GPe stimulation increase sleep. (A) “a and b” sections were immunostained with mCherry to verify the expression and injection site of the AAV. “a” shows the location of AAV–ChR2–mCherry in the bilateral GPe. “b” higher magnification of the square region indicated in “a.” The arrows indicate the cannula tip above the GPe; “c and d” sections were immunostained with c-Fos to estimate the ranges of optogenetic stimulations. The arrow in “c” indicates the cannula tip above the GPe. Dotted line indicated the boundary of c-Fos expression. “d,” higher magnification of the square region indicated in “a.” (B) Total amount of wake, NREM, and REM sleep in control and 20-Hz photostimulation during 9 PM. (C) The hourly amount of NREM sleep of baseline and 20-Hz stimulation group at dark or light phase, respectively. The blue columns indicate the photostimulation period. (D) Wake, NREM, and REM sleep stage changes of baseline, 5-, 10-, and 20-Hz photostimulation in the GPe during 9 PM. (E, F, and G): Sleep-wake state transitions, number, and mean duration of wake, NREM, and REM bouts in control and 20-Hz photostimulation during 9 PM. GPe stimulation induces more transitions from NREM sleep into REM sleep and from REM sleep to wakefulness, that is, more number of REM sleep episodes occurred, while average duration of NREM sleep is significantly increase, on the contrary, the mean duration of wake bouts is decreased. (H) EEG power densities of NREM sleep of control and photostimulation at 5, 10, or 20 Hz. There was no essential difference in EEG power density during NREM sleep between 5-, 10-Hz photostimulation, and baseline. Twenty-Hertz photostimulation significantly increases slow delta power. The horizontal bar indicates where there is a statistical difference (P < 0.05). *P < 0.05, **P < 0.01.

Figure 6.

Putative neural circuitry for SNc DA regulation of sleep.
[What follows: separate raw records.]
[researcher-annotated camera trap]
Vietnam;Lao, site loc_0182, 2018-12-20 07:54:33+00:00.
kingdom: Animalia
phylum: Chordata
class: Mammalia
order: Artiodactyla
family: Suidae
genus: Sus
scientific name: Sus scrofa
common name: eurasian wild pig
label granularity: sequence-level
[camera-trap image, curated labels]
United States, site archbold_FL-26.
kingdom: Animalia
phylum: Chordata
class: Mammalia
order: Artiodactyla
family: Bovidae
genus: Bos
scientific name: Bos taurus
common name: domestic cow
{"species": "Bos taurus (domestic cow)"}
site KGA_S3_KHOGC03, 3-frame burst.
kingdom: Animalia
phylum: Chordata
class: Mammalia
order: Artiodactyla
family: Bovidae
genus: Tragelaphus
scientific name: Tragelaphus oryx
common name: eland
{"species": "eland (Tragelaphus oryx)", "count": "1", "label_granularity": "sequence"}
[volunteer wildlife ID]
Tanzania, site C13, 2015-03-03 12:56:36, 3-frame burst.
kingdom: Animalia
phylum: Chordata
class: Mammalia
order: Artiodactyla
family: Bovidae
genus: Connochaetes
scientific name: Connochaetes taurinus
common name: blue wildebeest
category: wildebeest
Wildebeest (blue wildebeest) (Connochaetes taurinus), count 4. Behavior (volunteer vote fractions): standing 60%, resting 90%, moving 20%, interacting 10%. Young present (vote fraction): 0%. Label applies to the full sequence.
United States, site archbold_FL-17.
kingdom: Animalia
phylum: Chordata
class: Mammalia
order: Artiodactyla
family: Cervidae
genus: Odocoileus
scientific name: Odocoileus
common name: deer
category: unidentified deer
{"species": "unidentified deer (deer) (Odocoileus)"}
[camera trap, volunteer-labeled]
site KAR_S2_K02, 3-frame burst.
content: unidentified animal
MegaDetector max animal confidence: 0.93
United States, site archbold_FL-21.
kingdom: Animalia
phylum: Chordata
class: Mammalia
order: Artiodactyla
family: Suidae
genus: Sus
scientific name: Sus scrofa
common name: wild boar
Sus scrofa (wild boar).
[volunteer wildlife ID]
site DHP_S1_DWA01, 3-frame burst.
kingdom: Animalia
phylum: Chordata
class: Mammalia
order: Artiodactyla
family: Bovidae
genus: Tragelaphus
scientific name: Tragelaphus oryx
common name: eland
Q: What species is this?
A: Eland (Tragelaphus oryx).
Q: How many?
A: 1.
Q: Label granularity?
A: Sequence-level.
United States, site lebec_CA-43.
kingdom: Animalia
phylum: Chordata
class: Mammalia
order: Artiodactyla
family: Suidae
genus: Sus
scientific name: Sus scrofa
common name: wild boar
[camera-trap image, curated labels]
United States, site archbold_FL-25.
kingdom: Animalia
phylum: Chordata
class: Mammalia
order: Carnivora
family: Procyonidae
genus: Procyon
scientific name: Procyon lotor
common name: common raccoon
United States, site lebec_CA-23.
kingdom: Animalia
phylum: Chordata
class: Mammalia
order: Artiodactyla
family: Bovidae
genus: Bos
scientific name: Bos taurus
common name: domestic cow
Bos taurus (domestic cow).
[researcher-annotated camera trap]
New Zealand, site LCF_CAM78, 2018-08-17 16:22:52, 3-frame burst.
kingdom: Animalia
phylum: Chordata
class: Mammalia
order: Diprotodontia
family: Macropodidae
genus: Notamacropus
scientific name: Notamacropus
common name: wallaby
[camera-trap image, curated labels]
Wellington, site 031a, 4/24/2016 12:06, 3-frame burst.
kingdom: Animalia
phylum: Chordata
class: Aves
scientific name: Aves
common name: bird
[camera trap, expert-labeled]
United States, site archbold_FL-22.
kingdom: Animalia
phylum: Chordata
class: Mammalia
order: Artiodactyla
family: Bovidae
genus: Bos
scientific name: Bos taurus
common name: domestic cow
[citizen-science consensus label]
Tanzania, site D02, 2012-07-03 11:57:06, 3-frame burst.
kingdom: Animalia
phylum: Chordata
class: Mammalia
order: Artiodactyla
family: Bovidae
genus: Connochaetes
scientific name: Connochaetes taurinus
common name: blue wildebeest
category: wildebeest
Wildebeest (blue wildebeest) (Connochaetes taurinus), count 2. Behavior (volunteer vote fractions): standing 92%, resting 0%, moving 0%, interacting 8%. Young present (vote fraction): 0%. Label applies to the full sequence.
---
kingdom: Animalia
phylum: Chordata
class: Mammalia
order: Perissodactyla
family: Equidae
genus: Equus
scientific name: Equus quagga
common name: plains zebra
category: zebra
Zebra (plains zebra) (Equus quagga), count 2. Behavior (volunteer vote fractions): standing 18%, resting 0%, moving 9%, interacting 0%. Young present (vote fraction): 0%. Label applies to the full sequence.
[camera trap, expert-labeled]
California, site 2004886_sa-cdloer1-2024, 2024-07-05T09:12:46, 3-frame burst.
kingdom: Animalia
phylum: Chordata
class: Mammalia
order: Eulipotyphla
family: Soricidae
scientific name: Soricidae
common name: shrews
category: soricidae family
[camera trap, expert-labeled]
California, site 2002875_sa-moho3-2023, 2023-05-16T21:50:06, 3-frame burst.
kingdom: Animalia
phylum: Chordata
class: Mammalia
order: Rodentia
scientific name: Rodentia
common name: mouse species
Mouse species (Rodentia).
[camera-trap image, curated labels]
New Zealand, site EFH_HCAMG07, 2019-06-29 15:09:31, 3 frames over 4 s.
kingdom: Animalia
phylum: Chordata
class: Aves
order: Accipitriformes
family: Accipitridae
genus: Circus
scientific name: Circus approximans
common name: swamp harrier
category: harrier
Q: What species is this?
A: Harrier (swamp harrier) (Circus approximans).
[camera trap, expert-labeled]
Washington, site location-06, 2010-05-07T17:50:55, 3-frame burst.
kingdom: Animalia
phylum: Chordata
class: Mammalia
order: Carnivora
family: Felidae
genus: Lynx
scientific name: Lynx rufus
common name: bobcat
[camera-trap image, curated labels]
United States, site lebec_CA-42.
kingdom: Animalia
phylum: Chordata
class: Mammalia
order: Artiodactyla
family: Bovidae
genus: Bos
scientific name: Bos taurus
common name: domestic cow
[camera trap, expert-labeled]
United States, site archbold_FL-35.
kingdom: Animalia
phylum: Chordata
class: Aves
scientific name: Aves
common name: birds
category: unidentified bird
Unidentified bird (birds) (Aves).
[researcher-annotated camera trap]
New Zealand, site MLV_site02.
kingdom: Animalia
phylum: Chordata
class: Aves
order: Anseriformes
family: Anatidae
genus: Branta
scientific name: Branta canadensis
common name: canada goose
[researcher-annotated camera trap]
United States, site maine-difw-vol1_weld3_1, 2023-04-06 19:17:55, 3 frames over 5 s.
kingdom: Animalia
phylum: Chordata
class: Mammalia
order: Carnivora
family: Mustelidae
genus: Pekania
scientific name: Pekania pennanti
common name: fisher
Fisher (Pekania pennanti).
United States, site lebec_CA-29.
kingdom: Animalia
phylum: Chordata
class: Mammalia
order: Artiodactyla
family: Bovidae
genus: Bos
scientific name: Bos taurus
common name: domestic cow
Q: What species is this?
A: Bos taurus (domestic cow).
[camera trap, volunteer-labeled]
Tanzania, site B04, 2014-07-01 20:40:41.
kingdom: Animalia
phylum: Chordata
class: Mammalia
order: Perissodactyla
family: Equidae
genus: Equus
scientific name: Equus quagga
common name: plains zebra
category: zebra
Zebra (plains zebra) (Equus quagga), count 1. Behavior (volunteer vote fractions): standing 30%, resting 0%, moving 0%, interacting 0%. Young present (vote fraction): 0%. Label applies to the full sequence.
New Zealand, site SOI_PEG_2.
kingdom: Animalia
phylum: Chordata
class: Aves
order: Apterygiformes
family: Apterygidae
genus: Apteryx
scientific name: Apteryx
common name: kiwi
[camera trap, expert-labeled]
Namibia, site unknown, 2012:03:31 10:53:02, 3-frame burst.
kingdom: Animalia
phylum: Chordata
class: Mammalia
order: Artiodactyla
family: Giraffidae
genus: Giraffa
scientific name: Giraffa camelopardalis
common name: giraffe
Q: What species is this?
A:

SNc DA acting on D₂ receptors on striatopallidal neurons lead to disinhibition of GPe neurons, which inhibits the cerebral cortex via their direct and/or indirect projections. Arrowheads represent the excitatory inputs and circles represent the inhibitory inputs. The light lines indicate the primary proposed pathways by which SNc dopamine and basal ganglia regulate sleep, and dark lines represent the submissive pathways that regulate sleep by SNc dopamine and basal ganglia.